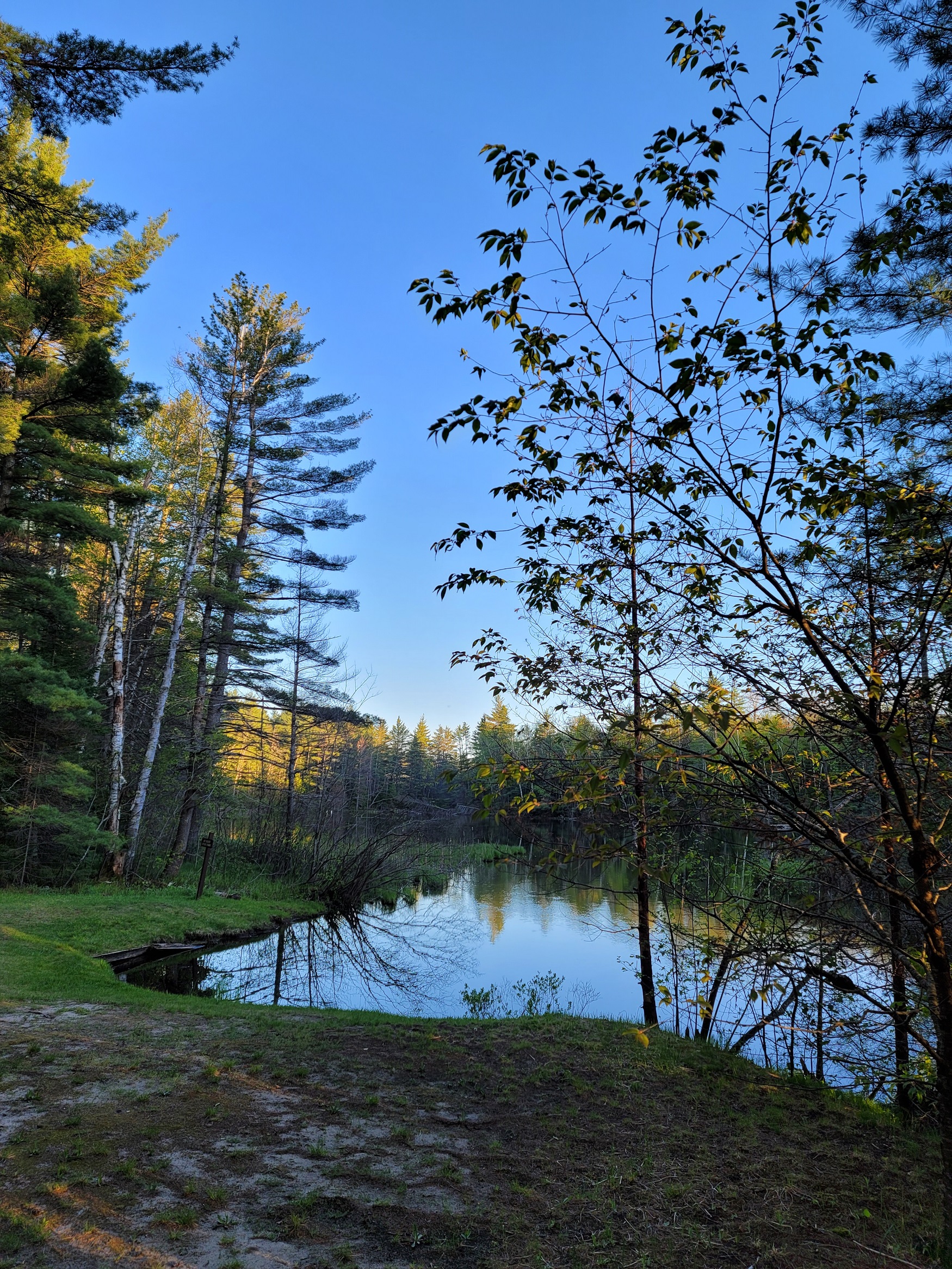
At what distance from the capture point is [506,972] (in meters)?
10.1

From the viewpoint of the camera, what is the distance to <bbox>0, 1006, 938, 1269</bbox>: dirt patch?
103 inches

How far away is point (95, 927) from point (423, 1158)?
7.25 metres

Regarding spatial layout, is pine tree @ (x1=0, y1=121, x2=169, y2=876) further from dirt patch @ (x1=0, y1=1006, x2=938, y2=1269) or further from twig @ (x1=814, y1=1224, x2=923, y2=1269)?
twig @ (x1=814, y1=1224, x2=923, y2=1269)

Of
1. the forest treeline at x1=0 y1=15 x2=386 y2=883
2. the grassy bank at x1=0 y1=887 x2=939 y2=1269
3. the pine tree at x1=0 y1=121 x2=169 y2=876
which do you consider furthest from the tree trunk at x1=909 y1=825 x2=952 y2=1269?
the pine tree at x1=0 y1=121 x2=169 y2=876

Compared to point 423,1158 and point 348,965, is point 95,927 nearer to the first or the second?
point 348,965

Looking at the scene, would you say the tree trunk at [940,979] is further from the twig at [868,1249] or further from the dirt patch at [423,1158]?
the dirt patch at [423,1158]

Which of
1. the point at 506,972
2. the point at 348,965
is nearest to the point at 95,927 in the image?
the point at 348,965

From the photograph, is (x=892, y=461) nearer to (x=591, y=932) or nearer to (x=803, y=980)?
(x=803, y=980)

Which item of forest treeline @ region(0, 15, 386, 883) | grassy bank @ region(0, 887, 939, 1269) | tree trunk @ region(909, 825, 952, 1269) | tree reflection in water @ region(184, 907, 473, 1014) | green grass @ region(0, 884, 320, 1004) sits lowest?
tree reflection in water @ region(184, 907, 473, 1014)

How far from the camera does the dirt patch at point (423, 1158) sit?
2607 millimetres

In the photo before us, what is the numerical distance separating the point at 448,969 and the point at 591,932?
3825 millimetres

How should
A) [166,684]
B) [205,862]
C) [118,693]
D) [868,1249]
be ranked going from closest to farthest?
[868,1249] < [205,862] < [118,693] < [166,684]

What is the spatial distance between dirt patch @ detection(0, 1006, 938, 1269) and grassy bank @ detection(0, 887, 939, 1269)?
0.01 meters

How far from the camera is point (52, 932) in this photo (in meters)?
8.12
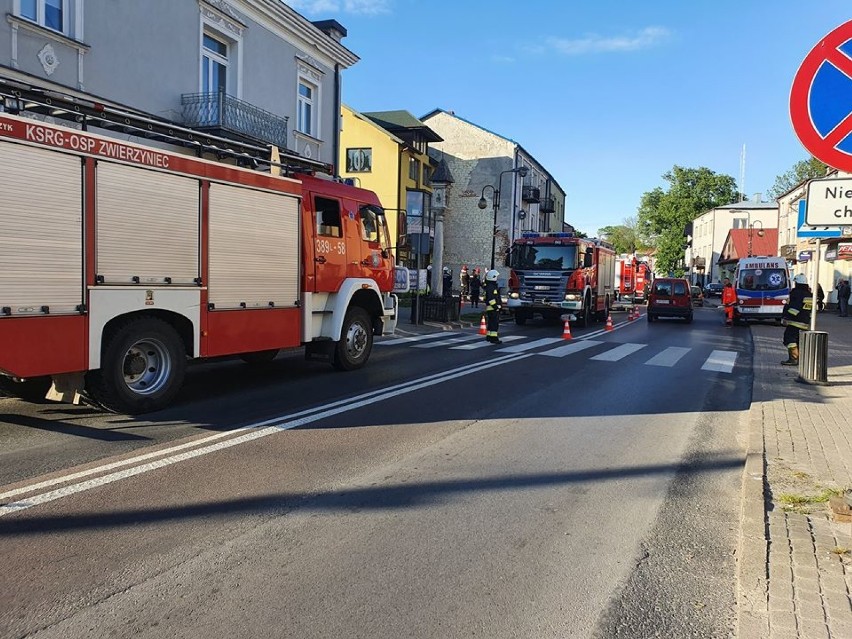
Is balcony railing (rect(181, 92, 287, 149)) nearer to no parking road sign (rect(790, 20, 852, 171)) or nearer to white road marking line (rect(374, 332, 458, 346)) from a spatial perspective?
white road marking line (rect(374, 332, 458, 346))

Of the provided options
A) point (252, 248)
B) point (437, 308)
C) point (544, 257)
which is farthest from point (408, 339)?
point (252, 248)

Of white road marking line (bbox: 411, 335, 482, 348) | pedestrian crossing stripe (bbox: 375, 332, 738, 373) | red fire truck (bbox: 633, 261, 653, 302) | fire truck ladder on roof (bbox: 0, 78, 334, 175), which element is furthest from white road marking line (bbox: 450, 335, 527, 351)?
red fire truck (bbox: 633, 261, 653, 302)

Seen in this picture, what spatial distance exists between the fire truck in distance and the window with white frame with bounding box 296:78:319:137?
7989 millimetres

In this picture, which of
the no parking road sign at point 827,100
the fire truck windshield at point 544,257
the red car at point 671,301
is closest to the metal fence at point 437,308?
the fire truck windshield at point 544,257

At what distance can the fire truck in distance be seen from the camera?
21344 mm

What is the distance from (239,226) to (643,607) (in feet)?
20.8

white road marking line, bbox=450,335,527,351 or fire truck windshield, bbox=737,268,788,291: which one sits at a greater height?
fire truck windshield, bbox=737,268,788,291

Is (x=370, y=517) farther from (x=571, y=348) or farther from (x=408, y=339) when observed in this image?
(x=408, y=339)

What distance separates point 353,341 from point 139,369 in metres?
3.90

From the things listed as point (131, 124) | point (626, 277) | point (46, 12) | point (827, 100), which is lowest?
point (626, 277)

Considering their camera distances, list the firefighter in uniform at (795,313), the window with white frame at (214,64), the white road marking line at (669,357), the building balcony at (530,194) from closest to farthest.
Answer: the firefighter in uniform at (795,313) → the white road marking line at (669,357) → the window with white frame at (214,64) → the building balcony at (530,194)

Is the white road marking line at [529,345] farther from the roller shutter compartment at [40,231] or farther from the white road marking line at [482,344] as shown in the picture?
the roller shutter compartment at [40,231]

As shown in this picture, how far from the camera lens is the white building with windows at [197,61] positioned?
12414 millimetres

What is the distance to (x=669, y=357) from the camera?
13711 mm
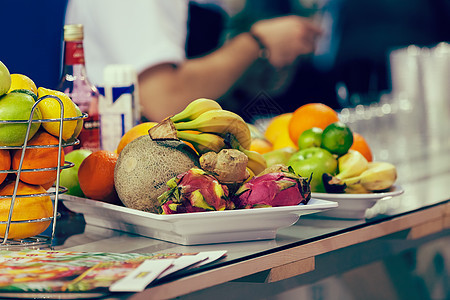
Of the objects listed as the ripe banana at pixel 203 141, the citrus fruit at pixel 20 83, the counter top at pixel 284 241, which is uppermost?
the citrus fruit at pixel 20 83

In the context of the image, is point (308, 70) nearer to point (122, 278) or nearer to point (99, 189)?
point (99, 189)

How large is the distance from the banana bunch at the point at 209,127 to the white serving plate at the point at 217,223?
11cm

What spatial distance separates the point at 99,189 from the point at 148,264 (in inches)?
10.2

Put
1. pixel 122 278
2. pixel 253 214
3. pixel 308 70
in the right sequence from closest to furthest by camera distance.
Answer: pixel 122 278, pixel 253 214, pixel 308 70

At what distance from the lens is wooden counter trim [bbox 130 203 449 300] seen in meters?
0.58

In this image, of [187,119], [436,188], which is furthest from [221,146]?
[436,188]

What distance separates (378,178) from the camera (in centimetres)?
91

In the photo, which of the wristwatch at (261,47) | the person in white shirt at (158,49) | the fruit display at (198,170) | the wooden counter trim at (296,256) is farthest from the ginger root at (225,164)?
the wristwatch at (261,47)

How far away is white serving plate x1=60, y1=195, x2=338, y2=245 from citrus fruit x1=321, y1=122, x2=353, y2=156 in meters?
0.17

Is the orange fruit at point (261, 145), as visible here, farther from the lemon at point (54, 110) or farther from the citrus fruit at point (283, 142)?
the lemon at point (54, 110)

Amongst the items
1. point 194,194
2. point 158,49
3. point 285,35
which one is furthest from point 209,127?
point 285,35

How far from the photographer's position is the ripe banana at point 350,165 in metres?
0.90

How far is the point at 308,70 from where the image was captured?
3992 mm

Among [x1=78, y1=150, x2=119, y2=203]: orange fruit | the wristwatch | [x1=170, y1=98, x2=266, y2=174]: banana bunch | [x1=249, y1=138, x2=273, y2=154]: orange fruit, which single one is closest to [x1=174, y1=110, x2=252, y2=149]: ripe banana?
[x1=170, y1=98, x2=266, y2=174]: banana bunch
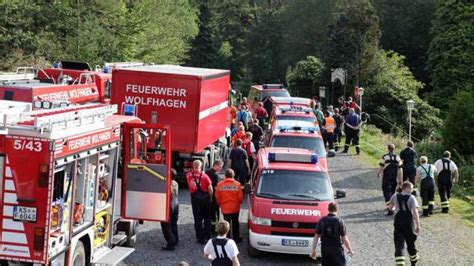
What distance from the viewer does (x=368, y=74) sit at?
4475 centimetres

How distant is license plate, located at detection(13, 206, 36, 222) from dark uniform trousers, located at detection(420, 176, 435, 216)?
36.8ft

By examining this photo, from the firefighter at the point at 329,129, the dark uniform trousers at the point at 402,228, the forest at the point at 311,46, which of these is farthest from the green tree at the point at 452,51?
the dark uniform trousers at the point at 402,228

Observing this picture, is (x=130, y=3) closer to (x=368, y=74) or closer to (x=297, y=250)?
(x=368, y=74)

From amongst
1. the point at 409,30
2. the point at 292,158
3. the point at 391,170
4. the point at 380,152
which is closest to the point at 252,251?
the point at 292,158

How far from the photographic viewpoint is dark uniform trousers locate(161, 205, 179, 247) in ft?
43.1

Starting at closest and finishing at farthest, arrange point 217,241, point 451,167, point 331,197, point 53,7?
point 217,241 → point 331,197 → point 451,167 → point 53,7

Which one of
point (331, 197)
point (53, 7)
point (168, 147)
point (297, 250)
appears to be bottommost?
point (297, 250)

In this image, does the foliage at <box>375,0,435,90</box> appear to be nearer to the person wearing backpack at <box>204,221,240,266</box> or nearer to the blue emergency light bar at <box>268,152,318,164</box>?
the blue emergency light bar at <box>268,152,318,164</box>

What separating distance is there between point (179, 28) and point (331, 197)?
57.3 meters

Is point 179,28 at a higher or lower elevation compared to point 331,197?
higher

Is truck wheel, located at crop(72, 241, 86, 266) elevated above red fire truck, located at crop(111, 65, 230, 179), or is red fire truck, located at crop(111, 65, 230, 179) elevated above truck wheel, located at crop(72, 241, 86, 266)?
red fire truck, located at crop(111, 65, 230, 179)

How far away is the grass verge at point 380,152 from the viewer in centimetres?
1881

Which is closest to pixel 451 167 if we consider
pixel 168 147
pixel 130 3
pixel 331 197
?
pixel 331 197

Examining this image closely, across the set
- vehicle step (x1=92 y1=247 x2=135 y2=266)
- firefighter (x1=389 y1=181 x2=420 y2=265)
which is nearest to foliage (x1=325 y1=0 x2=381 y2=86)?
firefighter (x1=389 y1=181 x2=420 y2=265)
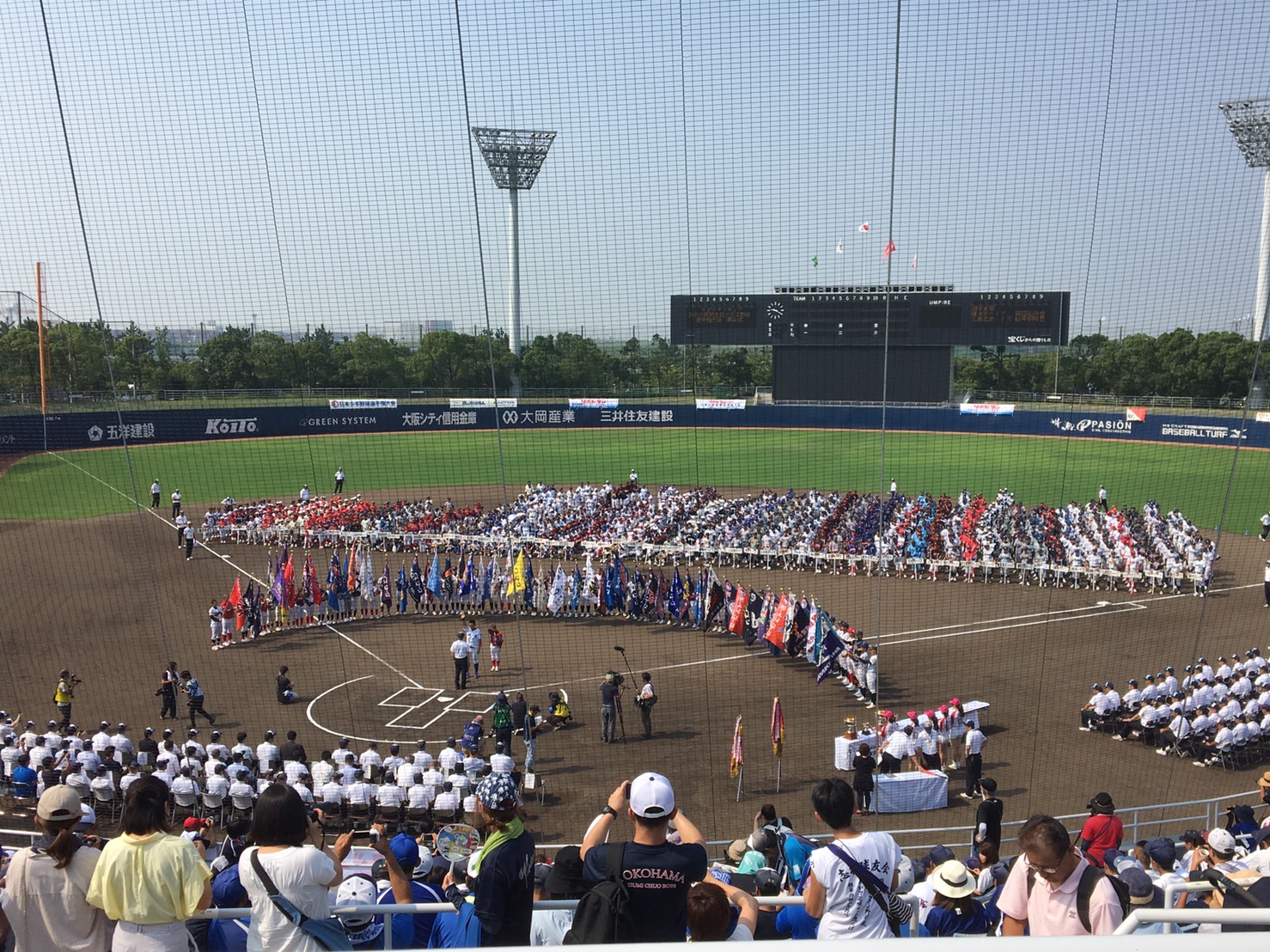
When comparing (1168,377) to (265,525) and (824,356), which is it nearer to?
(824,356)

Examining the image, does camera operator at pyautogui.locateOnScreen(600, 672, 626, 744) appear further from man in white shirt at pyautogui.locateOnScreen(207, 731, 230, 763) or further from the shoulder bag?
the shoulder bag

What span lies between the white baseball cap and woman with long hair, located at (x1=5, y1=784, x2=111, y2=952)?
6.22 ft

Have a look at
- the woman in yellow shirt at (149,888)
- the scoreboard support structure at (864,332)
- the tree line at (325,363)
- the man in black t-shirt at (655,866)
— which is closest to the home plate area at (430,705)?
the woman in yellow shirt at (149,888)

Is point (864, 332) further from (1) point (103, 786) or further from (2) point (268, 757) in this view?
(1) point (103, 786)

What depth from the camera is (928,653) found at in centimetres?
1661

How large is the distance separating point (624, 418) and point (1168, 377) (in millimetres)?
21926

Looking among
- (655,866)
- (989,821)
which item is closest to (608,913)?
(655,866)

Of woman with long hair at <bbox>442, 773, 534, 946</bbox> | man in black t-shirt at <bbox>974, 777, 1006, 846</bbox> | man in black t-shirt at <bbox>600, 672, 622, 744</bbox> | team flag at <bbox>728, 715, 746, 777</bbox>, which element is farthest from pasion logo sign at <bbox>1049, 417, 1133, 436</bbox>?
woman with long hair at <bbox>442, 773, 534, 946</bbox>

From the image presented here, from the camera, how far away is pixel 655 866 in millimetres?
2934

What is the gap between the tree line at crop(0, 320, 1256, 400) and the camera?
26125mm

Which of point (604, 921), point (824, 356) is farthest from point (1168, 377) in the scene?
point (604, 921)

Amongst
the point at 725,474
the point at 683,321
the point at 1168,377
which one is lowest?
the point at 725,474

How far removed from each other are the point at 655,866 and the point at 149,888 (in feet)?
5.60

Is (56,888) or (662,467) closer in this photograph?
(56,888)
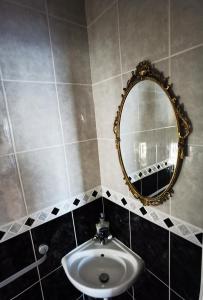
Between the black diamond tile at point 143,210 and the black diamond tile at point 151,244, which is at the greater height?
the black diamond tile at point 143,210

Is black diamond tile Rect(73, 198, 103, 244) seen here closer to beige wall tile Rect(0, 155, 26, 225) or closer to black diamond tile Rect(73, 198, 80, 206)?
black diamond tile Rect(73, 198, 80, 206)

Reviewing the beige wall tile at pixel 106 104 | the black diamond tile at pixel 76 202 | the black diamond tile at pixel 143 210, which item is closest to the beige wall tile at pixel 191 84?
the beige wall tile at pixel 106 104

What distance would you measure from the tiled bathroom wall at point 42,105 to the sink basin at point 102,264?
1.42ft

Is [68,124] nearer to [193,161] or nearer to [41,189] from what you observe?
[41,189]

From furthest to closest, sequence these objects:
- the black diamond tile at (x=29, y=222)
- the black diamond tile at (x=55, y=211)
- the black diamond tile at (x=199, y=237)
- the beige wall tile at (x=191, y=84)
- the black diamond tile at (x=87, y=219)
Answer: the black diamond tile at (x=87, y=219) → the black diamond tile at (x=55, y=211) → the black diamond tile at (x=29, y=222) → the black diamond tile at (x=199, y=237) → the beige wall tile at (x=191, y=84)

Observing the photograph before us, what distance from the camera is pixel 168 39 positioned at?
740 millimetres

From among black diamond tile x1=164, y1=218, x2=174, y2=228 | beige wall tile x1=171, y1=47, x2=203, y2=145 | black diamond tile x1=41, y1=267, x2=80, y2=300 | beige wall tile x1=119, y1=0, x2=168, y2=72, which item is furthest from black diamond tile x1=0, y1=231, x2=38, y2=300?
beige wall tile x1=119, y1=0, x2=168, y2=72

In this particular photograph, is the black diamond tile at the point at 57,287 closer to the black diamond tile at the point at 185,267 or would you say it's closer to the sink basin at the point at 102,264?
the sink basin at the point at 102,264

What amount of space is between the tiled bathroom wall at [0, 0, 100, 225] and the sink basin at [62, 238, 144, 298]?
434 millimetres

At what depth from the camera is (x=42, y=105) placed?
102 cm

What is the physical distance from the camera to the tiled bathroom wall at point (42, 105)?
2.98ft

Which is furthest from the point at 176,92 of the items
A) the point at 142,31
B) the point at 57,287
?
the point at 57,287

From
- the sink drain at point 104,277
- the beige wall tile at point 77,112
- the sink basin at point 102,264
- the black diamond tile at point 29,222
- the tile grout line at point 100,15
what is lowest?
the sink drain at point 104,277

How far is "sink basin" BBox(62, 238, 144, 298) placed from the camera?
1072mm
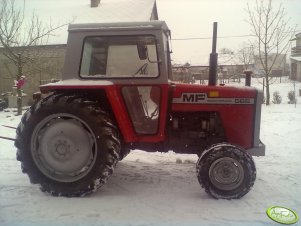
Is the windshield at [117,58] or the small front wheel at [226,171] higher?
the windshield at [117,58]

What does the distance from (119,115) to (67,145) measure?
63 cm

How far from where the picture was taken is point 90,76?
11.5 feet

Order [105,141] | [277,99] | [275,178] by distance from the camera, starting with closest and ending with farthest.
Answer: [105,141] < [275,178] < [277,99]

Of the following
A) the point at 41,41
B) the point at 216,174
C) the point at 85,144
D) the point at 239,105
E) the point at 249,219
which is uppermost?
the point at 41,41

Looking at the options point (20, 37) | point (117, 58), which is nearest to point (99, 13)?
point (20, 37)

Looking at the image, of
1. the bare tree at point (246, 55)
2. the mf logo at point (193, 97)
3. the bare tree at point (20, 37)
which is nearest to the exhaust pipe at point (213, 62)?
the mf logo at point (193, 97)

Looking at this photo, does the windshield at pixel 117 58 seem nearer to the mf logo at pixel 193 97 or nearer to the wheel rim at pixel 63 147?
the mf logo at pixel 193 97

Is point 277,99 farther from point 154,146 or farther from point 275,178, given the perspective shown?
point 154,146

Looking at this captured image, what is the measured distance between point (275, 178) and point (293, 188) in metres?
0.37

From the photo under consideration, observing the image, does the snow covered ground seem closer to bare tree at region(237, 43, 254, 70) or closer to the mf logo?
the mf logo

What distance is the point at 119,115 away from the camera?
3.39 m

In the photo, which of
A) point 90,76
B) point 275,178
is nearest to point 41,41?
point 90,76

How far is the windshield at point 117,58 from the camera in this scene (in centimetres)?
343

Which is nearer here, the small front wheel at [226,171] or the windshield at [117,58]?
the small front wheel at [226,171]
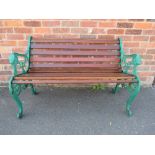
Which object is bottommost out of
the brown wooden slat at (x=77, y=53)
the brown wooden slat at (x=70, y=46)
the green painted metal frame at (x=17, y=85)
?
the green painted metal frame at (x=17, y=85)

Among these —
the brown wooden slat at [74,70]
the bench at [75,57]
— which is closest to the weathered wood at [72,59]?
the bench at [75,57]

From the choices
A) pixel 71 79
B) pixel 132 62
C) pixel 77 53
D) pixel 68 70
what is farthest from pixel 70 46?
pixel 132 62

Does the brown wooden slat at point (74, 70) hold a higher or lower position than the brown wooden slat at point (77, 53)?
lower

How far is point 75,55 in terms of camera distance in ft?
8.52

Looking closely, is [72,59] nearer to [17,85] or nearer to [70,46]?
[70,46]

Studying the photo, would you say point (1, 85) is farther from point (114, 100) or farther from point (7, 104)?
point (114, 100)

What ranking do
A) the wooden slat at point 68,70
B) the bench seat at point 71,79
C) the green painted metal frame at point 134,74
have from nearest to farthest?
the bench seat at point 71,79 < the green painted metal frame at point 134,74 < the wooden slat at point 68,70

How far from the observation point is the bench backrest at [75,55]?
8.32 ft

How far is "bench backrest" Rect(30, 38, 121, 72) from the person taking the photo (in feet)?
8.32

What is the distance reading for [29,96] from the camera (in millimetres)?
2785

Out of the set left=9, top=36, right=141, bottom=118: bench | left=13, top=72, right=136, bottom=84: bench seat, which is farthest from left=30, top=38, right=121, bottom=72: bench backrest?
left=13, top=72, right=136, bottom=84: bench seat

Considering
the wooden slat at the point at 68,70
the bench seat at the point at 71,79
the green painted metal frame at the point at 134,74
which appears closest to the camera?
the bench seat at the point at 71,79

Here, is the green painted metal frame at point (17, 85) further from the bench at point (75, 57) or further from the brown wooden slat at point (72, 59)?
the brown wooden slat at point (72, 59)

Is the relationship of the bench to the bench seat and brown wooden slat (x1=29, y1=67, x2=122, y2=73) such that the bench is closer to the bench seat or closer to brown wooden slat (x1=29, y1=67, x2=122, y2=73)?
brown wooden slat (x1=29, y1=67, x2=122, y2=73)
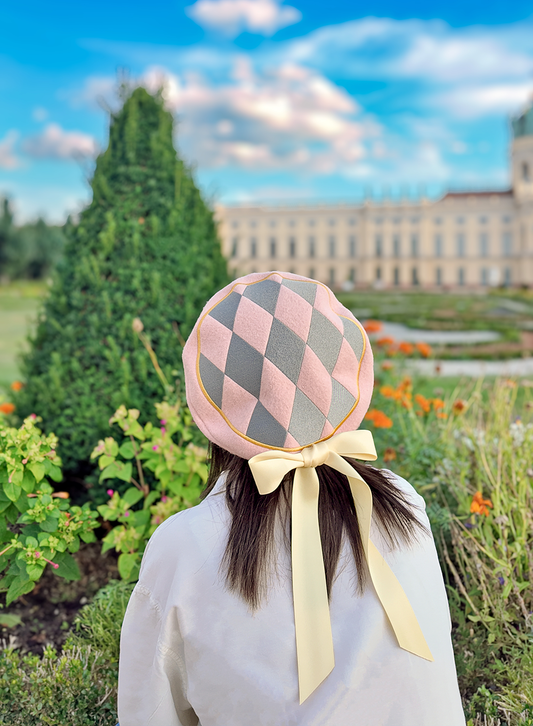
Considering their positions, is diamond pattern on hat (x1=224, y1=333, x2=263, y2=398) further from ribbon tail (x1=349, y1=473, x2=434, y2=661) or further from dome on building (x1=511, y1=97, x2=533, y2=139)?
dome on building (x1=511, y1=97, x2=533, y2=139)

§ EXERCISE INSTRUCTIONS
Beginning with the line that contains "Here, is the" and ending with the last line of the data above, output those lines exactly and nothing more, without any pictures.

§ FINISHED EXERCISE
Here, is the green painted metal frame at point (17, 85) further from the bench at point (75, 57) or further from the brown wooden slat at point (72, 59)?
the brown wooden slat at point (72, 59)

Is the relationship of the bench to the bench seat and brown wooden slat (x1=29, y1=67, x2=122, y2=73) such that the bench is closer to the bench seat or closer to brown wooden slat (x1=29, y1=67, x2=122, y2=73)?
brown wooden slat (x1=29, y1=67, x2=122, y2=73)
Considering their positions, is diamond pattern on hat (x1=224, y1=333, x2=263, y2=398) further from ribbon tail (x1=349, y1=473, x2=434, y2=661) or further from dome on building (x1=511, y1=97, x2=533, y2=139)?
dome on building (x1=511, y1=97, x2=533, y2=139)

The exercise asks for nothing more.